Washington: The new Return Review Program (RRP) being tested by the Internal Revenue Service (IRS) is enhancing the identification of tax return fraud, but system security needs improvement.
That is the conclusion of a new report publicly released today by the Treasury Inspector General for Tax Administration (TIGTA).
Tax fraud is a major challenge for the IRS. The IRS chartered the initiation of the RRP in 2009 to replace the Electronic Fraud Detection System (EFDS). Development of the RRP entered a strategic pause in January 2014 to allow the IRS time to evaluate the performance and design of the parallel processing database and to revisit strategic business fraud detection goals. The objective of the audit was to determine if the RRP effectively meets requirements and identifies fraudulent tax returns.
TIGTA found that during an IRS pilot, the RRP models flagged potential identity theft fraud not detected by the EFDS models. During a 32 day test, the RRP Identity Theft Model identified 51,946 returns as potential identity theft cases. The IRS confirmed that 41,311 of those returns involved identity theft. Of the confirmed identity theft cases, the IRS determined that 10,348 cases (25 percent) totaling $43 million in refunds were not detected by the EFDS or the Dependent Database.
In addition, IRS tests showed that eight million returns a day can be loaded to the RRP database as required. For example, over a one-week period the RRP consistently loaded between seven million and nine million returns a day.

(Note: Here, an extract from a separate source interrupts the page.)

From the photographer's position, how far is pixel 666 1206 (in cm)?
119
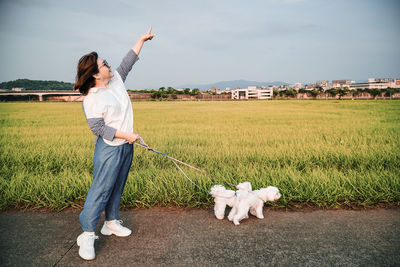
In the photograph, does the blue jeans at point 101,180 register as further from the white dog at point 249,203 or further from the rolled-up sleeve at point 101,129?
the white dog at point 249,203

However, the IRS classified the RRP as a Level 3 system (an information resource instead of a major system). Because the RRP was classified as a Level 3 Federal Information Security Management Act system, RRP-specific security issues may not be effectively addressed. In addition, identified security vulnerabilities were not remediated. For example, the October 2014 network scans identified two RRP servers that were still vulnerable to the Heartbleed bug six months after the vulnerability was announced.
“The RRP test results show potential improvements in the IRS approach to prevent, detect, and resolve pre-refund tax fraud,” said J. Russell George, Treasury Inspector General for Tax Administration. “While these potential improvements are encouraging, the IRS must also ensure the system is properly classified and meets security requirements.”

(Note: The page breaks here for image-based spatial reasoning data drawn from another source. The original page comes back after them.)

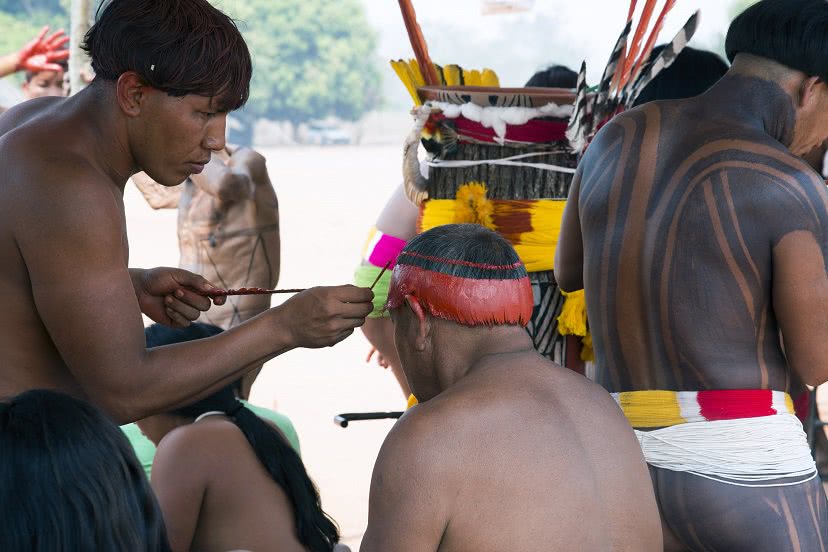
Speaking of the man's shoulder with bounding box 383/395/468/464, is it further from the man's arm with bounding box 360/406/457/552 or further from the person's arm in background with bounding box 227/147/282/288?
the person's arm in background with bounding box 227/147/282/288

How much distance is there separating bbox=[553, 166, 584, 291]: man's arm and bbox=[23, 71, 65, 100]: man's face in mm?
4490

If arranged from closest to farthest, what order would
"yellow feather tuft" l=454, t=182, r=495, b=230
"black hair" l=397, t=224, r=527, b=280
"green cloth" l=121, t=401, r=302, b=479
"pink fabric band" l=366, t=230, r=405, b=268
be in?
"black hair" l=397, t=224, r=527, b=280, "yellow feather tuft" l=454, t=182, r=495, b=230, "green cloth" l=121, t=401, r=302, b=479, "pink fabric band" l=366, t=230, r=405, b=268

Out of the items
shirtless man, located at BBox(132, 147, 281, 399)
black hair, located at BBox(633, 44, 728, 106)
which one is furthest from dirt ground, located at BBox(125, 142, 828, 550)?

TIGTA recommended that the Chief Technology Officer ensure that: 1) IRS personnel completing the Federal Information Security Management Act system classifications are familiar with the Act’s requirements; 2) the validation of system classification and reclassification is discussed, reviewed, and documented during the biweekly cybersecurity management meeting; and 3) all critical and high-risk RRP vulnerabilities are resolved.

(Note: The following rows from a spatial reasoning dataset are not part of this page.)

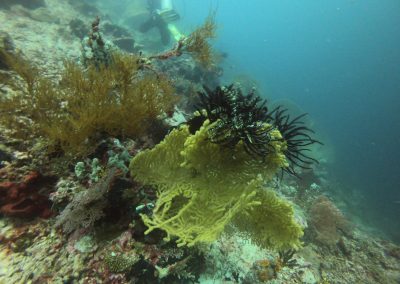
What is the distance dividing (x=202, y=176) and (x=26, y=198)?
2265 millimetres

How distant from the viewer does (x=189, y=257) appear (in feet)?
11.4

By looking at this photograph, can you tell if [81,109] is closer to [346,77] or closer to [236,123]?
[236,123]

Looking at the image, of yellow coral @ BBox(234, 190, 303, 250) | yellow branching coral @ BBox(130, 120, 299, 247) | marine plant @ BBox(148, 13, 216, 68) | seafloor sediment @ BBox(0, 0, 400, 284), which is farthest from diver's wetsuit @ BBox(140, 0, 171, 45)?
yellow coral @ BBox(234, 190, 303, 250)

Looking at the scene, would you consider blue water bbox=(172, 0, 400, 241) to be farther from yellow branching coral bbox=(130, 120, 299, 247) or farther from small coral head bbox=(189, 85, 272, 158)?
small coral head bbox=(189, 85, 272, 158)

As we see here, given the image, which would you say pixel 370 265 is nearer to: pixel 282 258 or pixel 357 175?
pixel 282 258

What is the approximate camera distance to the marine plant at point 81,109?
12.1 feet

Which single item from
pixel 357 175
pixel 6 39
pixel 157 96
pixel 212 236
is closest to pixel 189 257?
pixel 212 236

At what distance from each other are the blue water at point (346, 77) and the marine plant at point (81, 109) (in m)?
21.7

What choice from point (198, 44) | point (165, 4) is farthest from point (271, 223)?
point (165, 4)

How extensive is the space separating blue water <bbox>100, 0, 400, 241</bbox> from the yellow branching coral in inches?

The IRS agreed with TIGTA’s three recommendations. It plans to brief personnel on the Federal Information Security Management Act requirements for each level of classification; enhance its current process for the validation of system classification and reclassification as discussed, reviewed, and documented during the biweekly management meeting; and focus on resolving the critical vulnerabilities in production and then the lower environments.